→ **Lesetext**:
━━━━━━━━━━━━━━━━

# Bester Preis/Leistung bei 22 Zoll Monitor



## gokzilla (11. Oktober 2008)

Ich möchte mir morgen einen neuen 22er Monitor kaufen, hab aber keine Ahnung welcher momentan der beste ist.

Wenn der beste über 400 euro kostet und der zweitbeste 220, würde ich natürlich den zweitbesten holen 

Mein Bruder hat den Samsung BW 226 der mir gefällt und knapp 205 euro kostet.

Gibt es momentan einen besseren Monitor in der Preisklasse ?

integrierte Lautsprecher sind unwichtig.


----------



## Goliath110 (11. Oktober 2008)

Lg 227wt


----------



## gokzilla (11. Oktober 2008)

vielen Dank, werd ich mal anschauen.  Geil wie schnell man hier eine Antwort bekommt


----------



## namoet (11. Oktober 2008)

hab mir den benq g2110w geholt für 149,- ist spartipp in der aktuellen pcgh. hab bei alternate ne bewertung hinterlassen. falls du was preiswertes suchst, ist der echt gut


----------



## gokzilla (11. Oktober 2008)

Danke, der ist ja echt günstig, ich schau mal in Alternate nach


----------



## pixelflair (11. Oktober 2008)

Asus VW222u


----------



## emmaspapa (12. Oktober 2008)

━━━━━━━━━━━━━━━━

→ **Aufgabenstellung**: Schreiben Sie den Forumsthread über 22-Zoll-Monitore ab der Stelle weiter, an der er endet. Das Material ist hierfür ohne Bedeutung.

→ **Datenabschnitt**:
━━━━━━━━━━━━━━━━

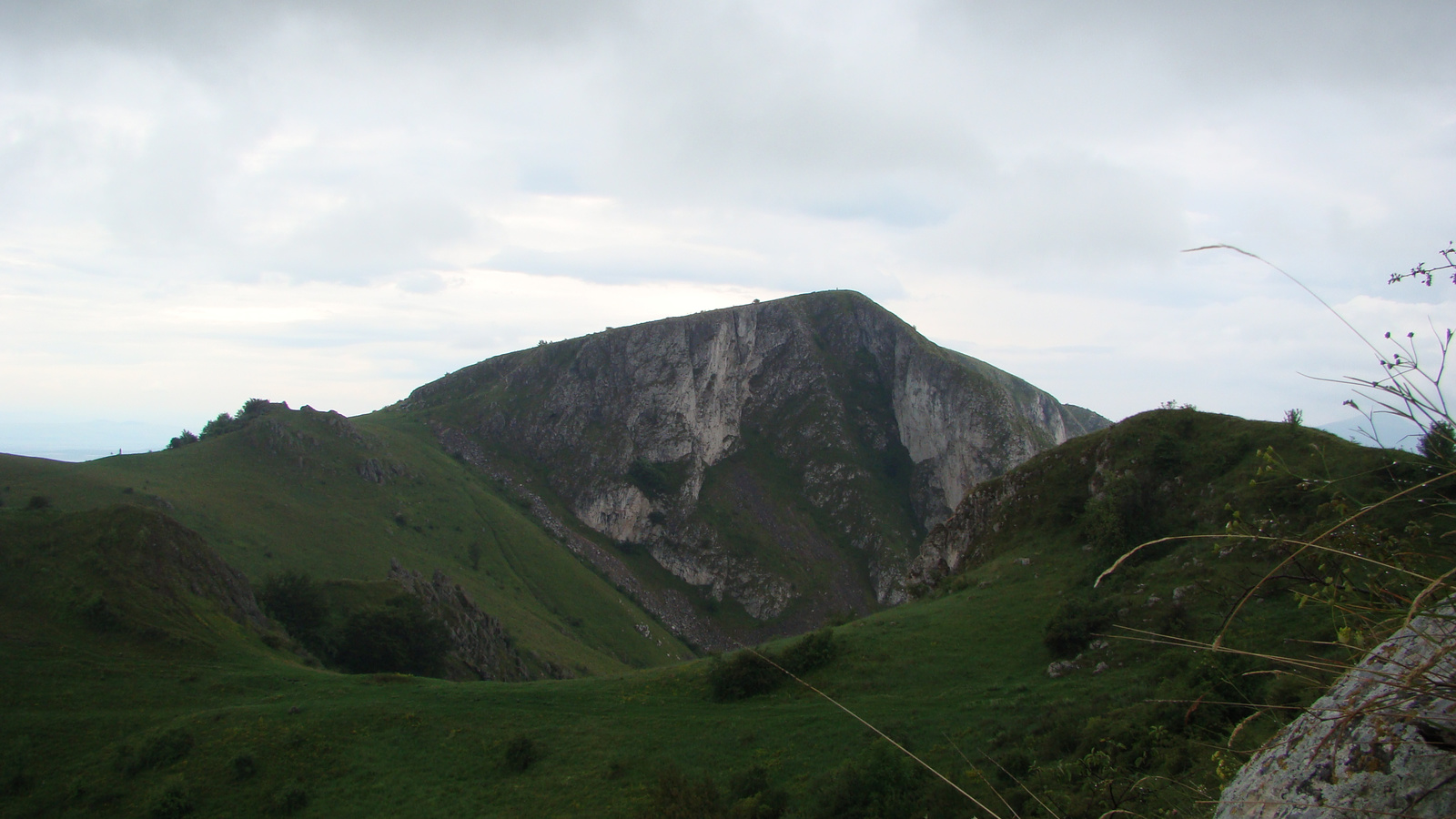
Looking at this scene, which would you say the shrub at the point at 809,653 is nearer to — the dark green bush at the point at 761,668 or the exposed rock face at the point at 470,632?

━━━━━━━━━━━━━━━━

→ **Lösung**:
namoet schrieb:


> hab mir den benq g2110w geholt für 149,- ist spartipp in der aktuellen pcgh. hab bei alternate ne bewertung hinterlassen. falls du was preiswertes suchst, ist der echt gut



Ich will ja nnicht meckern, aber das ist ein 21" Monitor  auch wenn es 21,6 sind


----------



## D!str(+)yer (12. Oktober 2008)

In der Aktuellen ausgabe wird der BenQ G2110W als absoluter spartipp für zocker gelobt


----------



## emmaspapa (12. Oktober 2008)

Mir würde dieser hier noch einfallen PCGH - PC Games Hardware: Preisvergleich auf www.pcgameshardware.de . Aber wo selbst 24" mit DVI im Bereich von 220-240 Euro liegen, machen diese "kleinen" kaum noch einen Sinn


----------



## Kühlschrankwichtel (12. Oktober 2008)

Vielleicht Samsung T220? Preis im 226BW Bereich.


----------



## uuodan (12. Oktober 2008)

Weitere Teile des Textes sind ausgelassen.